Honeycomb in Rails with separate dev and production events

Honeycomb made it suuuuuper easy to see traces of HTTP requests hitting my app. Right from my computer! We installed one gem, did one rails generate from a cut-and-paste their dataset creation page gave me. Start up rails server, hit http://localhost:3000, and boom! A thing on a graph in Honeycomb!

a single request shows up in Honeycomb

That was cool. Except, um, I’m on my local machine. I wanted this dataset to be for production.

Their guidance on this doesn’t make complete sense to me, but it does say that we should separate dev and production events into separate datasets.

In Honeycomb, we created a second dataset with a “-dev” suffix.

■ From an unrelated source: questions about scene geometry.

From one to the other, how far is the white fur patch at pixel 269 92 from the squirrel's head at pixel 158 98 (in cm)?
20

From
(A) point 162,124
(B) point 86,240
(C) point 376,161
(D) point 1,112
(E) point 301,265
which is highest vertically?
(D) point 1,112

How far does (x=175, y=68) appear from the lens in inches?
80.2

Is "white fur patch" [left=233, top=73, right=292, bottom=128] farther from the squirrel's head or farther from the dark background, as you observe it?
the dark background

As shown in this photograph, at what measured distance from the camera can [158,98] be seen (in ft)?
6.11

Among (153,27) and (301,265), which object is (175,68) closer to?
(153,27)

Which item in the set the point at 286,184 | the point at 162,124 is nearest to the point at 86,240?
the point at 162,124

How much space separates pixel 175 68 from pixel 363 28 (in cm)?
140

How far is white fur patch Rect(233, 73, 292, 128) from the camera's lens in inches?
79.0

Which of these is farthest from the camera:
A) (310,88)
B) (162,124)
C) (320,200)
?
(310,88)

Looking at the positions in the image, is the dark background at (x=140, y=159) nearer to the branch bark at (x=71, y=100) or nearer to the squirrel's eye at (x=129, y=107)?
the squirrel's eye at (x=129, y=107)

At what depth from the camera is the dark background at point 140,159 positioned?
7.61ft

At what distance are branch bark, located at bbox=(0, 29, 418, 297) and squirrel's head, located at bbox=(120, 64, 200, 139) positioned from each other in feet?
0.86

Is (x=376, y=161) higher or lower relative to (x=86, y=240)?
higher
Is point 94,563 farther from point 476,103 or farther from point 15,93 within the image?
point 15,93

Then we changed our Honeycomb configuration in config/initializers/honeycomb.rb.

BEFORE:

Honeycomb.configure do |config|
  config.write_key = 'YOUR_API_KEY'
  config.dataset = "mydataset"
  ... bunch of sensible stuff ...
end

AFTER:

Honeycomb.configure do |config|
  config.write_key = 'OK I DIDN"T REALLY PUT MY API KEY HERE'
  config.dataset = Rails.env.production? ? "mydataset" : "mydataset-dev"
  ... bunch of sensible stuff ...
end

That’s it! The write_key is the same for both. Only the name of the dataset changed. Rails makes it easy to tell whether you’re in production; that’s part of its slick-for-development, useful-for-prod out-of-the-boxness.

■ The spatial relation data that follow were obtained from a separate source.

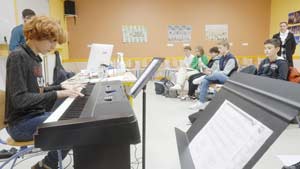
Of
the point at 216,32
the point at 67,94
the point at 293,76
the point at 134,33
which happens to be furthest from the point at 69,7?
the point at 67,94

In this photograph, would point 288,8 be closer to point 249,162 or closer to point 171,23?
point 171,23

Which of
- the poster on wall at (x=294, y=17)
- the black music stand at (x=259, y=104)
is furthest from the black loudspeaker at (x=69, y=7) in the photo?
the black music stand at (x=259, y=104)

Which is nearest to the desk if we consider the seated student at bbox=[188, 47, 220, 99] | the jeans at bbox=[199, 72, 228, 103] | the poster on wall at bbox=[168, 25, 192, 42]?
the jeans at bbox=[199, 72, 228, 103]

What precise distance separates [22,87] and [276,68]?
2901 millimetres

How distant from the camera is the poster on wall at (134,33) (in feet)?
23.7

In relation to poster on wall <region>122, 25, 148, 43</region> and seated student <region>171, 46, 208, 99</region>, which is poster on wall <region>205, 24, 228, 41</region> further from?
seated student <region>171, 46, 208, 99</region>

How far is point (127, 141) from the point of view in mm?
1052

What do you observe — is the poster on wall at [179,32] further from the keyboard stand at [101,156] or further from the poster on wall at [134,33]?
the keyboard stand at [101,156]

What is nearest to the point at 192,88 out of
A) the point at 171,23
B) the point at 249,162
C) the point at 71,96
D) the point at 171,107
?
the point at 171,107

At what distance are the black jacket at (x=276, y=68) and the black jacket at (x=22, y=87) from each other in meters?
2.72

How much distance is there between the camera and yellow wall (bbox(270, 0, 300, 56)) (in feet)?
20.5

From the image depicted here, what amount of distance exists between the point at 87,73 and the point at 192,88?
97.2 inches

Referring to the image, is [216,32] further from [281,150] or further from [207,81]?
[281,150]

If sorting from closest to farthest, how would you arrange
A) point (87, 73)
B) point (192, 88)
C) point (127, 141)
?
1. point (127, 141)
2. point (87, 73)
3. point (192, 88)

Avdi points out that it’s better to default to the dev dataset than the production one. Environments we haven’t explicitly handled (like test) can dump their events into the dev dataset without polluting prod.

As you may notice, I don’t recommend hard-coding your API key. Here’s what we did instead.

Keep your eyes on production.

As a developer, I don’t just implement features in code. I operate capabilities in running software. That means that I don’t get stuff running on my box and forget about it. I’m mindful of where the data belongs.

Observable code is secure code, because traceability is part of security. It’s my job to understand and show what the software is doing.

Being able to see into my app makes my job easier all around!

I’m super excited to have Honeycomb hooked up. Poof, traces of all http requests. Poof, the SQL that’s running inside each one and how slow it is. Poof, Jess, talk about that in another post.